* Task directions: According to the CPU Overload 2020 Suite page below, how long did a recent run of only the CPU tests take on a Core i5-10600K?

The CPU Overload 2020 Suite

Our new CPU tests go through a number of main areas. We cover Web tests using our un-updateable version of Chromium, opening tricky PDFs, emulation, brain simulation, AI, 2D image to 3D model conversion, rendering (ray tracing, modeling), encoding (compression, AES, video and HEVC), office based tests, and our legacy tests (throwbacks from another generation of code but interesting to compare). Over the next few pages we’ll go over the high level of each test.

However, as mentioned in passing on the previous page, we run a number of registry edit commands again to ensure that various system features are turned off and disabled at the start of the benchmark suite. This includes disabling Cortana, disabling the GameDVR functionality, disabling Windows Error Reporting, disabling Windows Defender as much as possible again, disabling updates, and re-implementing power options and removing OneDrive, in-case it sprouted wings again.

A number of these tests have been requested by our readers, and we’ve split our tests into a few more categories than normal as our readers have been requesting specific focal tests for their workloads. A recent run on a Core i5-10600K, just for the CPU tests alone, took around 20 hours to complete.

Power

  • Peak Power (y-Cruncher using latest AVX)
  • Per-Core Loading Power using POV-Ray

Office

  • Agisoft Photoscan 1.3: 2D to 3D Conversion
  • Application Loading Time: GIMP 2.10.18 from a fresh install
  • Compile Testing (WIP)

* Extracted records:
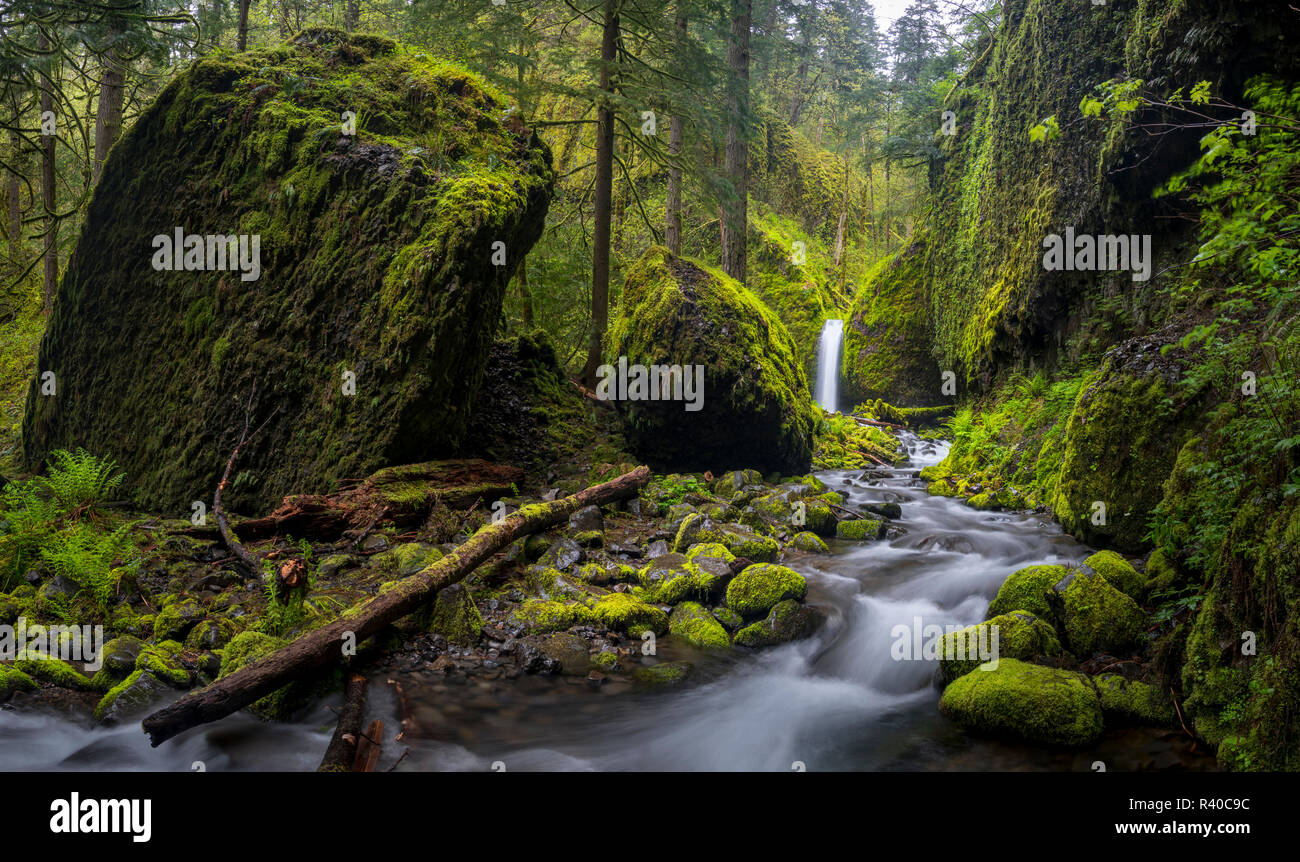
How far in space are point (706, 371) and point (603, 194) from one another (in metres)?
3.78

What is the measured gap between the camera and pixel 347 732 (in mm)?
3652

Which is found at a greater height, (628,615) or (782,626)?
(628,615)

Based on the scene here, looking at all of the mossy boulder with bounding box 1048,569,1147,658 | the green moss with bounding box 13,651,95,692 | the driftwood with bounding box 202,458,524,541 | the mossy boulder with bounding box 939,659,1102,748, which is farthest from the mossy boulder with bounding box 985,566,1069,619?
the green moss with bounding box 13,651,95,692

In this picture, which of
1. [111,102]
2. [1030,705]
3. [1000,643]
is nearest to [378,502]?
[1000,643]

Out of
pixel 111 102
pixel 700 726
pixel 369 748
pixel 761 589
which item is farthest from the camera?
pixel 111 102

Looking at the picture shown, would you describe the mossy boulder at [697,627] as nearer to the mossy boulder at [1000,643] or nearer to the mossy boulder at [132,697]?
the mossy boulder at [1000,643]

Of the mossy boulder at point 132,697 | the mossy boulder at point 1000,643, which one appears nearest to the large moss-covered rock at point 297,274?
the mossy boulder at point 132,697

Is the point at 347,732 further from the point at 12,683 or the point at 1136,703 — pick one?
the point at 1136,703

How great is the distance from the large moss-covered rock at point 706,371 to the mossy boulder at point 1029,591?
444 centimetres

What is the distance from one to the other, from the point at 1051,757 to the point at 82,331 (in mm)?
11790

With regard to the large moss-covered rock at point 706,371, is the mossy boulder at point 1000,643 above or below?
below

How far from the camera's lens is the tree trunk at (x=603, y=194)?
407 inches

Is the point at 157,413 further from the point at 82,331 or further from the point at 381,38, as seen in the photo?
the point at 381,38
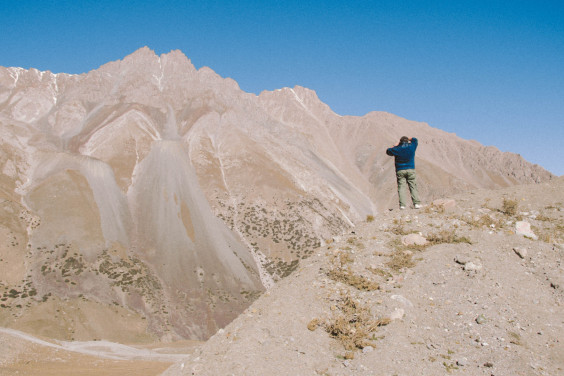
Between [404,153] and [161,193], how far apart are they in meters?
80.6

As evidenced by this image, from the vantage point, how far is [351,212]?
116750 mm

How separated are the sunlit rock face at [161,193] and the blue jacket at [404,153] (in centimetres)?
4776

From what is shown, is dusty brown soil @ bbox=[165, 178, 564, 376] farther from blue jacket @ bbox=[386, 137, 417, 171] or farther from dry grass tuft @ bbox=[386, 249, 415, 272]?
blue jacket @ bbox=[386, 137, 417, 171]

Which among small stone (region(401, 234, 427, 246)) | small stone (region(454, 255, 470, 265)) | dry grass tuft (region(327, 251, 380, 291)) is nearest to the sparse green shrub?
small stone (region(401, 234, 427, 246))

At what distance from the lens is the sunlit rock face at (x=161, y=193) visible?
182 ft

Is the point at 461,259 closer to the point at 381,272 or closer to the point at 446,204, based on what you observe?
the point at 381,272

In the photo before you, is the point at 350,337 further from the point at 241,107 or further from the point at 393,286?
the point at 241,107

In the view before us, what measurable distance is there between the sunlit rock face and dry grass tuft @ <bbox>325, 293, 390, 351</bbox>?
163 ft

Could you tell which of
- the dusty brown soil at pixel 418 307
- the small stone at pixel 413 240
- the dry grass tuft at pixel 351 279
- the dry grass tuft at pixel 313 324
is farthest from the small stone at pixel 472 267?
the dry grass tuft at pixel 313 324

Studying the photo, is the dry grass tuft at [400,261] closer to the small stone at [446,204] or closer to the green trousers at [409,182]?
the small stone at [446,204]

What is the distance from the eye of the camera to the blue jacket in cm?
1329

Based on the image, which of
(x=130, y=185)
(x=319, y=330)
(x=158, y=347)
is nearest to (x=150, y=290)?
(x=158, y=347)

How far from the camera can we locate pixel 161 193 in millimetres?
85750

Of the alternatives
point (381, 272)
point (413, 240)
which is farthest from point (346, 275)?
point (413, 240)
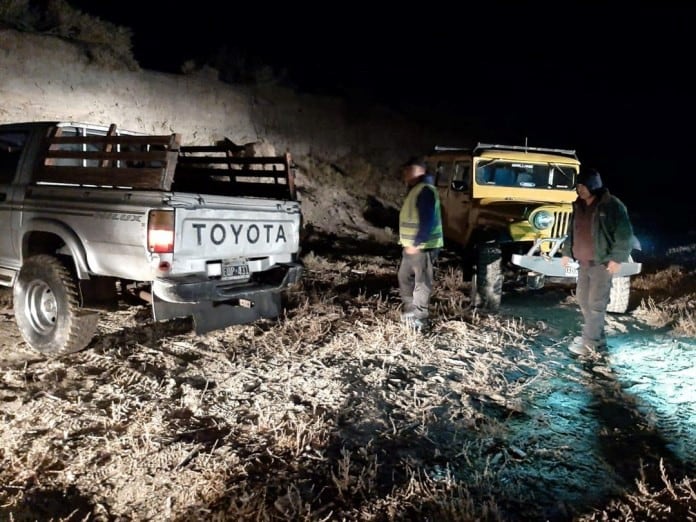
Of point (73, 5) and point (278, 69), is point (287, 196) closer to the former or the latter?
point (73, 5)

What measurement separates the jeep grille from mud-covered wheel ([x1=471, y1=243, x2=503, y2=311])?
0.83 meters

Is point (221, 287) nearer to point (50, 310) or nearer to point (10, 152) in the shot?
point (50, 310)

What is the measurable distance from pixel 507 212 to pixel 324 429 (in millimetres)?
4866

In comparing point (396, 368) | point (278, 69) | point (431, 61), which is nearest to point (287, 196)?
point (396, 368)

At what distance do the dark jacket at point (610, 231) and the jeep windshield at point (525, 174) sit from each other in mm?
2928

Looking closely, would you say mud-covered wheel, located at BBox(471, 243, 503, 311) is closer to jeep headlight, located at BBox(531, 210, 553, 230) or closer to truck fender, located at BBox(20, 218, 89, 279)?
jeep headlight, located at BBox(531, 210, 553, 230)

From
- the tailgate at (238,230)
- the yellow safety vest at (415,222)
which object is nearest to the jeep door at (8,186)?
the tailgate at (238,230)

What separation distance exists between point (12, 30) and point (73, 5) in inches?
159

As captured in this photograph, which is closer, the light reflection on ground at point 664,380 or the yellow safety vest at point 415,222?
→ the light reflection on ground at point 664,380

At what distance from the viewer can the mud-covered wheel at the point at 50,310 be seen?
4.64 metres

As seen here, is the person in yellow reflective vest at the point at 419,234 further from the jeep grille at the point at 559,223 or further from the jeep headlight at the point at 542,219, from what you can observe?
the jeep grille at the point at 559,223

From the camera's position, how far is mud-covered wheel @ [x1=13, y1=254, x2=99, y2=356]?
4641 mm

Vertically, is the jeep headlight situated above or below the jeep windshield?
below

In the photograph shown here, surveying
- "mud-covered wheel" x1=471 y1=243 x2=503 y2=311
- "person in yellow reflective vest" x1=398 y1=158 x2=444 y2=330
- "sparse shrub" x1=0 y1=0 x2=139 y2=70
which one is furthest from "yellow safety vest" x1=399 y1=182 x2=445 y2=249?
"sparse shrub" x1=0 y1=0 x2=139 y2=70
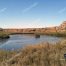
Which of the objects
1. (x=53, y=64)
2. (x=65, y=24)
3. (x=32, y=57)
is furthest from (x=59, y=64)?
(x=65, y=24)

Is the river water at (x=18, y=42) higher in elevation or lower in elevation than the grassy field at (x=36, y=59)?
lower

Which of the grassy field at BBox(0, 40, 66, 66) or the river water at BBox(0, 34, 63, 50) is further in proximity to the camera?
the river water at BBox(0, 34, 63, 50)

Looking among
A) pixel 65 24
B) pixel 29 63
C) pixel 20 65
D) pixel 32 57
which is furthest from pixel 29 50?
pixel 65 24

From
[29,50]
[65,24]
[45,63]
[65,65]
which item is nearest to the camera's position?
[65,65]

* Reply to the task: Around 20 hours.